De rechtbank is van oordeel dat het beroep van belanghebbende op het vertrouwensbeginsel niet slaagt. Van een in rechte te beschermen vertrouwen kan sprake zijn als de inspecteur in het verleden bij belanghebbende de indruk heeft gewekt dat een bewust standpunt is ingenomen. Het enkel volgen van een aangifte, zoals in dit geval is gebeurd, is onvoldoende om aan te nemen dat bij belanghebbende het vertrouwen is gewekt dat er sprake is van een bewust standpunt van de inspecteur. Daarvoor zijn bijkomende omstandigheden vereist, zoals het uitdrukkelijk en gemotiveerd aan de orde stellen van de betreffende kwestie, de vaststelling van een aanslag na raadpleging van bewijsstukken, na gehouden besprekingen of gevoerde correspondentie, of als eerder bij een bezwaar over eenzelfde inhoudelijke aangelegenheid is tegemoetgekomen. Daarvan is hier echter geen sprake. Belanghebbende heeft voorafgaand aan of bij het indienen van de aangifte niet verzocht om een bewuste standpuntbepaling van de inspecteur en heeft geen aanvullende informatie over het aangegeven verlies uit aanmerkelijk belang verstrekt voordat de aanslag IB/PVV 2018 op 18 april 2020 is opgelegd. Ook andere relevante omstandigheden zijn niet gesteld. Het aangegeven verlies uit aanmerkelijk belang is dan ook niet uitdrukkelijk bij de inspecteur aan de orde gesteld. Naar het oordeel van de rechtbank heeft belanghebbende niet aannemelijk gemaakt dat bij hem het in rechte te honoreren vertrouwen is gewekt dat het verlies uit aanmerkelijk belang door de inspecteur zou worden geaccepteerd. De rechtbank heeft daarbij mede in aanmerking genomen dat belanghebbende vanwege zijn beroep een bovenmatige kennis van het belastingrecht geniet. Het gelijk op dit punt is dus ook aan de inspecteur.

2.21.

Gelet op het voorgaande is het beroep ongegrond verklaard. De rechtbank ziet geen aanleiding voor een proceskostenveroordeling.
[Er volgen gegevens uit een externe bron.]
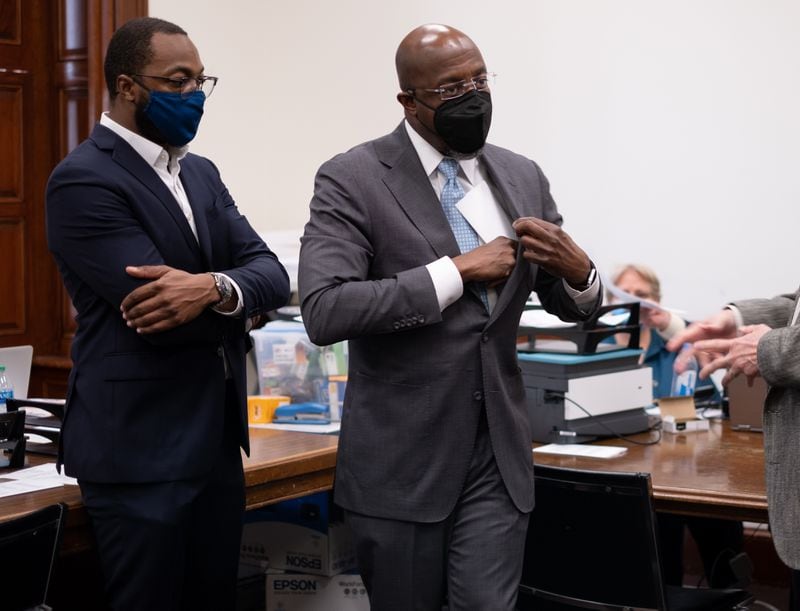 Democratic U.S. Sen. Raphael Warnock tucks paperwork into his jacket pocket Monday, shortly after he became among the first candidates to qualify for this year's elections. Ben Gray for the Atlanta Journal-Constitution
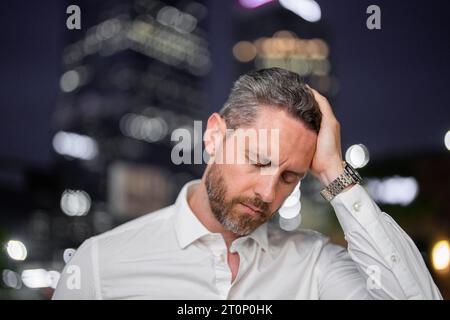 Ritratto ravvicinato di un uomo d'affari stressato sullo sfondo notturno della città. Il ceo manager stressato ha stress e mal di testa emicrania all'aperto. Stanco freelance Foto Stock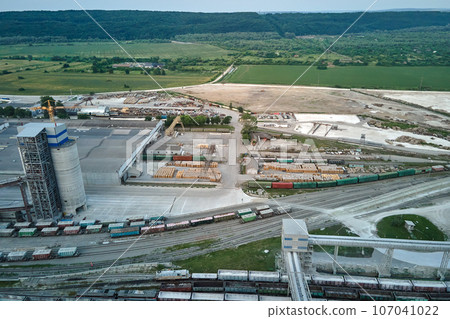 Aerial view of cargo train cars loaded with construction goods at mining factory. Railway transportation of industrial production raw materials Aerial view of cargo train cars loaded with construction goods at mining factory. Railway transportation of industrial production raw materials 107041022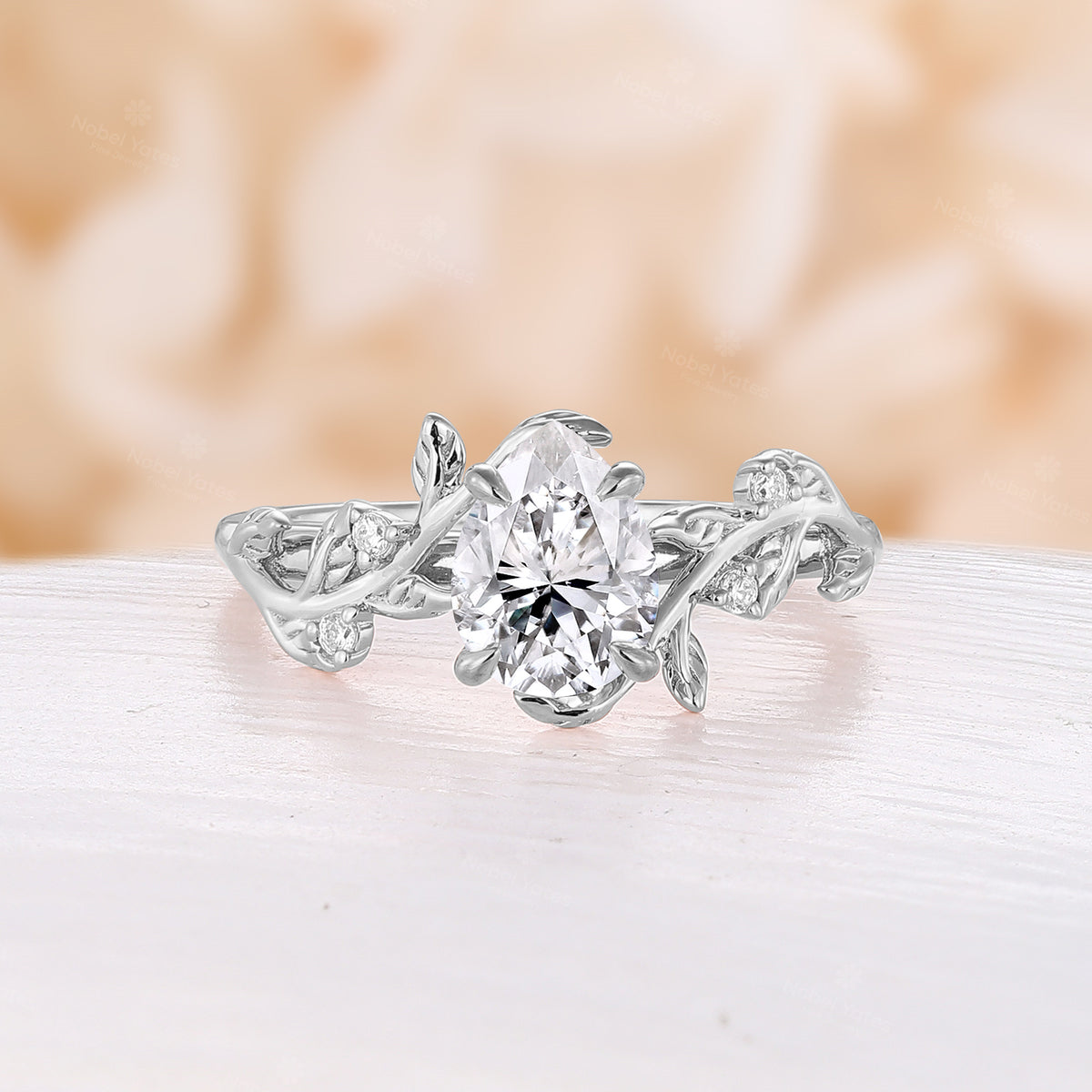 Nature Inspired Pear Moissanite Engagement Ring Rose Gold Bypass Leaf Band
Deze uitspraak is gedaan door mr. S.A.J. Bastiaansen, rechter, in aanwezigheid van mr. S.A. van Beijsterveldt, griffier, op 20 januari 2022 en openbaar gemaakt door middel van geanonimiseerde publicatie op www.rechtspraak.nl.

De griffier, De rechter,

Afschrift aangetekend verzonden aan partijen op:

Rechtsmiddel

Tegen deze uitspraak kunnen partijen binnen zes weken na de verzenddatum hoger beroep instellen bij het gerechtshof te ‘s-Hertogenbosch (belastingkamer), Postbus 70583,

5201 CZ ’s-Hertogenbosch.

Bij het instellen van hoger beroep dient het volgende in acht te worden genomen:

1. bij het beroepschrift wordt een afschrift van deze uitspraak overgelegd.2 - het beroepschrift moet ondertekend zijn en ten minste het volgende vermelden: a. de naam en het adres van de indiener;

b. een dagtekening;

c. een omschrijving van de uitspraak waartegen het hoger beroep is ingesteld;

d. de gronden van het hoger beroep.

Voor burgers is het mogelijk hoger beroep digitaal in te stellen. Hiervoor kan gebruik worden gemaakt van de formulieren op Rechtspraak.nl / Digitaal loket bestuursrecht.